Pour un croustillant digne d’un professionnel, sortez le jambonneau du four après la première cuisson couverte. Avec la pointe d’un couteau bien aiguisé, réalisez un quadrillage sur toute la surface de la couenne, en incisant la peau et la graisse sans atteindre la chair. Cette technique, appelée le ciselage, permet à la graisse de mieux fondre et à la peau de devenir incroyablement croustillante lors de la seconde phase de cuisson à découvert. Appliquez ensuite la laque qui pénétrera légèrement dans les incisions pour encore plus de saveur.

Accords mets et vins : la juste alliance pour le jambonneau

Le jambonneau laqué est un plat riche et savoureux, avec des notes sucrées-salées. Il appelle un vin capable de s’harmoniser avec sa personnalité bien trempée.

Pour les amateurs de vin rouge : Misez sur un vin fruité et pas trop tannique pour ne pas durcir la viande. Un Beaujolais-Villages ou un Pinot Noir d’Alsace seront parfaits avec leurs notes de fruits rouges et leur belle fraîcheur. Si vous préférez un peu plus de structure, un vin de la vallée de la Loire comme un Saumur-Champigny offrira un bel équilibre.

Pour les adeptes du vin blanc : Un vin blanc sec mais avec du corps et une belle acidité fera merveille. Pensez à un Riesling d’Alsace, dont la vivacité tranchera avec le gras du plat, ou un Pinot Gris de la même région, plus opulent, qui fera écho à la douceur de la laque au miel. Ces vins blancs aromatiques sont des compagnons de choix pour la viande de porc.

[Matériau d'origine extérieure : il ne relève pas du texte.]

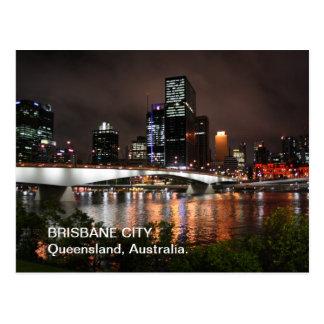 Cidade do rio de Brisbane no cartão da noite Cartão Postal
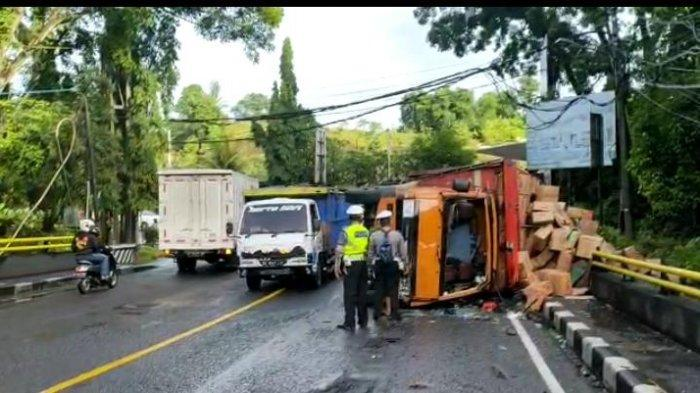 Truk Bermuatan 7 Ton Tergelincir di Tabanan, Diduga Rem Blong Saat Turunan Tajam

Le jambonneau, une histoire de cuisine populaire et généreuse. Le jambonneau, cette partie située entre le pied et le jambon du porc, est depuis des siècles un pilier des cuisines paysannes et populaires à travers l’Europe. En Allemagne, il est la star de l’Oktoberfest sous le nom de Schweinshaxe, rôti jusqu’à ce que sa peau éclate littéralement. En Alsace, il est souvent cuit dans un bouillon et servi avec de la choucroute. C’est un morceau qui symbolise une cuisine anti-gaspillage, où chaque partie de l’animal est valorisée. Sa cuisson lente et longue transforme une pièce de viande humble et riche en collagène en un mets d’une tendreté et d’une saveur incomparables. Le réhabiliter dans nos cuisines modernes, c’est renouer avec une tradition de gourmandise authentique et de bon sens.